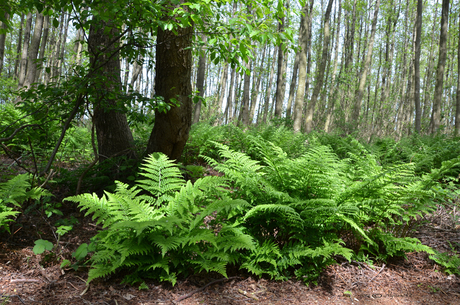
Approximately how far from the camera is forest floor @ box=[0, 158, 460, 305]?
2367 mm

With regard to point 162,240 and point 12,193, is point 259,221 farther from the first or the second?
point 12,193

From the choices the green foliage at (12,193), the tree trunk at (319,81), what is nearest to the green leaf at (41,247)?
the green foliage at (12,193)

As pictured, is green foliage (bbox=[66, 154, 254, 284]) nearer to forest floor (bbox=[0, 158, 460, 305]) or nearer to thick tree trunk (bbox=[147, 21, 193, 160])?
forest floor (bbox=[0, 158, 460, 305])

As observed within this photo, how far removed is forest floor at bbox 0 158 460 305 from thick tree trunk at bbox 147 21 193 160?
1765 mm

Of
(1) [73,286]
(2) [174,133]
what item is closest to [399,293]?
(1) [73,286]

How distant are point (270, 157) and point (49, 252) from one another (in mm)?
2573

---+---

Without including the pictures, reproduce all entries exactly.

Approximately how far from the camera is forest floor @ box=[0, 158, 460, 305]?
2367 mm

With regard to point 162,240 and point 12,193, is point 259,221 farther from the first or the second?
point 12,193

From the choices the green foliage at (12,193), the tree trunk at (319,81), what is nearest to the green leaf at (41,247)?
the green foliage at (12,193)

As pictured, is green foliage (bbox=[66, 154, 254, 284]) nearer to forest floor (bbox=[0, 158, 460, 305]) or nearer to thick tree trunk (bbox=[147, 21, 193, 160])?
forest floor (bbox=[0, 158, 460, 305])

As observed within this photo, how far removed is forest floor at bbox 0 158 460 305 from thick tree trunk at bbox 147 21 193 160?
1765 mm

Of
(1) [73,286]
(2) [174,133]
what item is closest to [399,293]?
(1) [73,286]

How distant are point (270, 157) and point (49, 252) from one another (in mm)?
2573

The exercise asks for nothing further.